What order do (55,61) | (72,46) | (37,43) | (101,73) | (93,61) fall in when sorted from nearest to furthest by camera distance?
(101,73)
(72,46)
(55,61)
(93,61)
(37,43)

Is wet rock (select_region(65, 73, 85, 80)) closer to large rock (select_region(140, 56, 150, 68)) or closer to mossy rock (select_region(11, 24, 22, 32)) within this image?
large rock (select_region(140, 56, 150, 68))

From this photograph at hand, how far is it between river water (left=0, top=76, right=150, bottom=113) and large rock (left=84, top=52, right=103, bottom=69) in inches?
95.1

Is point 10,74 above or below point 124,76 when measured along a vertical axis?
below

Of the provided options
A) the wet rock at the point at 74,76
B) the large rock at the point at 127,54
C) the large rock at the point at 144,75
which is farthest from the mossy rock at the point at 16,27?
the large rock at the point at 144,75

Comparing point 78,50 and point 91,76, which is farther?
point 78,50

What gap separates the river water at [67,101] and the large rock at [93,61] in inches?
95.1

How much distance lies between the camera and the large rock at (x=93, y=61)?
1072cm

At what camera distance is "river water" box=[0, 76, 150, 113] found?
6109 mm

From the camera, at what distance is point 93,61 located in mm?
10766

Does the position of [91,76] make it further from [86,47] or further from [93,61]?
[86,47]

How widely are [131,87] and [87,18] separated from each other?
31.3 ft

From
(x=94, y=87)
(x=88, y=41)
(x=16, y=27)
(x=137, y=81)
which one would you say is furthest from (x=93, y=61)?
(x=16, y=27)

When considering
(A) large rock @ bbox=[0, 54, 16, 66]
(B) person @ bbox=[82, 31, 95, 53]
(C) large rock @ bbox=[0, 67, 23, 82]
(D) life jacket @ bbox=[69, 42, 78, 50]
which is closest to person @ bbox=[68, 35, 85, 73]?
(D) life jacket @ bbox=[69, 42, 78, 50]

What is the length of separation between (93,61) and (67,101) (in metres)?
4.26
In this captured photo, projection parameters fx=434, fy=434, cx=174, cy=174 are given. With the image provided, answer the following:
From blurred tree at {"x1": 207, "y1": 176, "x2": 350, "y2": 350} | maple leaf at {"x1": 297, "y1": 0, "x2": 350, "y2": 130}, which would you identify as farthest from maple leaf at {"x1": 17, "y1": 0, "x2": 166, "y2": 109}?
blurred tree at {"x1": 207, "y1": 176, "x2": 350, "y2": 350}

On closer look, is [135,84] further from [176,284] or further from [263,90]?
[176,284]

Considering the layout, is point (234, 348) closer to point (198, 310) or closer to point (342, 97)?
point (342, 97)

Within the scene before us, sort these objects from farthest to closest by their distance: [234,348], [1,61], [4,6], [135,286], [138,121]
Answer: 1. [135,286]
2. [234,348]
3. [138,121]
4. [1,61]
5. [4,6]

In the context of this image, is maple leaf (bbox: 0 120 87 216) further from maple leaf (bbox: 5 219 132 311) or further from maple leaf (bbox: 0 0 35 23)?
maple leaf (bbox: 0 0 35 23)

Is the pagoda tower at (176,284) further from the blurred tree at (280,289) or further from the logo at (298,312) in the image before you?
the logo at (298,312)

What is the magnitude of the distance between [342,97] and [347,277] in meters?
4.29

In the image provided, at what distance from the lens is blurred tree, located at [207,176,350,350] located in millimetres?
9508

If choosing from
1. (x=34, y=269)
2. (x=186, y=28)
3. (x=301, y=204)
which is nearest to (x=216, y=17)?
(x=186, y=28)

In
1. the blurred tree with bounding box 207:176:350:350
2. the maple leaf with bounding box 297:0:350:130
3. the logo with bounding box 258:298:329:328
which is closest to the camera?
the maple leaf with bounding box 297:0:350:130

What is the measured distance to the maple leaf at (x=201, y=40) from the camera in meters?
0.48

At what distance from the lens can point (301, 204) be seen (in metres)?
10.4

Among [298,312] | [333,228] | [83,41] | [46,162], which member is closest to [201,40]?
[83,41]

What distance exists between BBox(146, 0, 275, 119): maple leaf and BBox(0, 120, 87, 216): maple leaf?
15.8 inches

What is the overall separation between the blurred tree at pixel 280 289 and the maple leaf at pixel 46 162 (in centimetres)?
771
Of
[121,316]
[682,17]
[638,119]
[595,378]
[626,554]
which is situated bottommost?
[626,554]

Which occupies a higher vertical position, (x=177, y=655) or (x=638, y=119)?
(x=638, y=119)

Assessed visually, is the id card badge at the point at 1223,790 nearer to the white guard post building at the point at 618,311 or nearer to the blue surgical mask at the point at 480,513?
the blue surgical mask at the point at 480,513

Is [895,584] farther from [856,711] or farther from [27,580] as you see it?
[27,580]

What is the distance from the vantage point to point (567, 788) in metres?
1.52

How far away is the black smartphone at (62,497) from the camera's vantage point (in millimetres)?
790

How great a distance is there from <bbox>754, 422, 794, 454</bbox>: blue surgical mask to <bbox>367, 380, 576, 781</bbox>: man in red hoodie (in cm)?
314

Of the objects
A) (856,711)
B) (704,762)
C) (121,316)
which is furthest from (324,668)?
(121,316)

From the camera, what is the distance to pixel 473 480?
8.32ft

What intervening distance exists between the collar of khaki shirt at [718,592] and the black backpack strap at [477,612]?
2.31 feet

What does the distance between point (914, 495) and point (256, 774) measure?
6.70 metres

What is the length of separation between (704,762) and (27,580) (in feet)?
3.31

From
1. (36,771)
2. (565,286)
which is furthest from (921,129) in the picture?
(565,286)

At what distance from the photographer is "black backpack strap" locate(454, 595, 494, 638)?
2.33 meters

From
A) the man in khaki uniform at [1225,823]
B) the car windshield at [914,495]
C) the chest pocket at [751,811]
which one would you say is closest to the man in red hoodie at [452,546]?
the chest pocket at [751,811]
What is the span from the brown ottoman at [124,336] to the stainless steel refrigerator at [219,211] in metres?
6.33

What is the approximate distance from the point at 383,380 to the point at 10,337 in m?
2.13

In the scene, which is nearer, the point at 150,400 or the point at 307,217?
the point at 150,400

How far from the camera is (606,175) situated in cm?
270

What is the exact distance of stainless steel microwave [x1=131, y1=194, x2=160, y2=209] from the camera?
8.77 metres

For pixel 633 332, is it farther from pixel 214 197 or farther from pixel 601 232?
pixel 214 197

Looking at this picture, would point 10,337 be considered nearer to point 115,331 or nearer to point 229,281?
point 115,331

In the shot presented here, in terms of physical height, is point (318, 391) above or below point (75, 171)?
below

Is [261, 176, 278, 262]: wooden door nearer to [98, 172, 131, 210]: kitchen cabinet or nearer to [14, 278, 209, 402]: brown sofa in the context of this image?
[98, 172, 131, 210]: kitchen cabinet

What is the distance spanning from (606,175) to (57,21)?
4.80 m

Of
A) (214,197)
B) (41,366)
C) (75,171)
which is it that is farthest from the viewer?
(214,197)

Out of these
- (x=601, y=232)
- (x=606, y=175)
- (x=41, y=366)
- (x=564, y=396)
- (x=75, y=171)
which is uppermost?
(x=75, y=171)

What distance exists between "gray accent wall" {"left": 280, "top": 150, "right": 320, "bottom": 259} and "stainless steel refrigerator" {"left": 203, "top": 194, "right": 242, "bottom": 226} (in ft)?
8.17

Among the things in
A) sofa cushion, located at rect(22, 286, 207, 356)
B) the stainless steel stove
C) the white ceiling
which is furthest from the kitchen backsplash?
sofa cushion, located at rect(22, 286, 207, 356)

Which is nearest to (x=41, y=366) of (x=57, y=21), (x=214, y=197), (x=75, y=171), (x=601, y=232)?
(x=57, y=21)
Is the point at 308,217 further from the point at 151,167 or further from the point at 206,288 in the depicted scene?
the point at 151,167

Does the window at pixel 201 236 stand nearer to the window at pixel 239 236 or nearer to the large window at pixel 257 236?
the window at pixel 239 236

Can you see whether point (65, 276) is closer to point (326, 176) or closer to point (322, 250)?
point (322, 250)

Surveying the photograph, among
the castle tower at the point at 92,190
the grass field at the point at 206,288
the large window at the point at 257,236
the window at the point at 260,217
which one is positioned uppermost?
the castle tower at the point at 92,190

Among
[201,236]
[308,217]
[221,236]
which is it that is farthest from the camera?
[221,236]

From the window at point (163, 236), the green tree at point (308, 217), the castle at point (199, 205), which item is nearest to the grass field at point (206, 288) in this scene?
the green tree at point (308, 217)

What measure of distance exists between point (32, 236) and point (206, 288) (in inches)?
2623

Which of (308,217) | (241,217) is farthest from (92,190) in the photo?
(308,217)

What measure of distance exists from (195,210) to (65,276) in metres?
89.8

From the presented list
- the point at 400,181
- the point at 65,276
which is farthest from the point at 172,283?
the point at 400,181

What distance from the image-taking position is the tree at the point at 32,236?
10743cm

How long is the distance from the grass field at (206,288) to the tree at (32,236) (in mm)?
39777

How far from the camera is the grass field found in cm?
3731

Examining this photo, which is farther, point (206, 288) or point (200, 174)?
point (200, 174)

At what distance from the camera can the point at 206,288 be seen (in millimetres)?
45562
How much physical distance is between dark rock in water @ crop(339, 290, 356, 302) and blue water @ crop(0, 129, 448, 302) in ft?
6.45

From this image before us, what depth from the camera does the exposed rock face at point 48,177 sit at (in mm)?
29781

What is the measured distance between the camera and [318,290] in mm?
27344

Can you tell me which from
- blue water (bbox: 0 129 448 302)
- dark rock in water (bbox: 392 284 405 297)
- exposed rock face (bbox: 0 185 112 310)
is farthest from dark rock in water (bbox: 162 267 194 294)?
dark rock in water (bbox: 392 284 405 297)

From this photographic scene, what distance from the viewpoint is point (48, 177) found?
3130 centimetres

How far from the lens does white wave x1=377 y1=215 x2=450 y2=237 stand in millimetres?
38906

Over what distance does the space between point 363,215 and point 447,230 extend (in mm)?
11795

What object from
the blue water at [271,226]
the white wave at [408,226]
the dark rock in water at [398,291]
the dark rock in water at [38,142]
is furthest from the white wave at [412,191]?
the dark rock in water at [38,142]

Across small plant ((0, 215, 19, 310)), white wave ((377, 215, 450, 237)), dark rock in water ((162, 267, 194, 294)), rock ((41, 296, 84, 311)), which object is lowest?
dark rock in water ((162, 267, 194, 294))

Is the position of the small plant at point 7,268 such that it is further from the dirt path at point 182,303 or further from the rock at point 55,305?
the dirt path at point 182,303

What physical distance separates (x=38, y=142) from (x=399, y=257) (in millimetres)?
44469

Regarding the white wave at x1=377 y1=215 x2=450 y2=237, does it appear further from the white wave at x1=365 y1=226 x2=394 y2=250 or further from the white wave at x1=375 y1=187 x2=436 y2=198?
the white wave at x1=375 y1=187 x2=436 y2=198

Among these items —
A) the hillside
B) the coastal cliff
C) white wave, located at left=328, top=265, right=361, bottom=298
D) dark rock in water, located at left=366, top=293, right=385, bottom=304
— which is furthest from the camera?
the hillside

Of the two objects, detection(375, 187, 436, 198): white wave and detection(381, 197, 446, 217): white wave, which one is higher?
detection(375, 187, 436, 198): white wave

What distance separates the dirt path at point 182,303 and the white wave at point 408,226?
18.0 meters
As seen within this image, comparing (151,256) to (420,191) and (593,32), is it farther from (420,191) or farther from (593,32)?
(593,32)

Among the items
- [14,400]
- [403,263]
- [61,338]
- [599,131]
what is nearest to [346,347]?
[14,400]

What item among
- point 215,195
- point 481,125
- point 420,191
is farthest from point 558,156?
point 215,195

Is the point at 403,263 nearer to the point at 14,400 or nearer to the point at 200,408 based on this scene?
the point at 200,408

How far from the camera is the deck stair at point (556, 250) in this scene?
......
• Given instruction:
Copy out, unchanged, the part of the data above that opens with the line containing "Is the position" and closes with the line containing "18.0 meters", including both of those lines.

• Solution to this problem:
Is the position of the small plant at point 7,268 such that it is further from the dirt path at point 182,303 or further from the rock at point 55,305?
the dirt path at point 182,303

What physical distance separates (x=38, y=142) from (x=399, y=257) (in millimetres)?
44469

Regarding the white wave at x1=377 y1=215 x2=450 y2=237, does it appear further from the white wave at x1=365 y1=226 x2=394 y2=250 or further from the white wave at x1=375 y1=187 x2=436 y2=198?
the white wave at x1=375 y1=187 x2=436 y2=198

Among these items —
A) the hillside
B) the coastal cliff
C) white wave, located at left=328, top=265, right=361, bottom=298
D) dark rock in water, located at left=366, top=293, right=385, bottom=304
— which is furthest from the camera?
the hillside

Of the two objects, detection(375, 187, 436, 198): white wave and detection(381, 197, 446, 217): white wave, which one is higher?
detection(375, 187, 436, 198): white wave

What distance separates the dirt path at point 182,303 and the white wave at point 408,226?
18.0 meters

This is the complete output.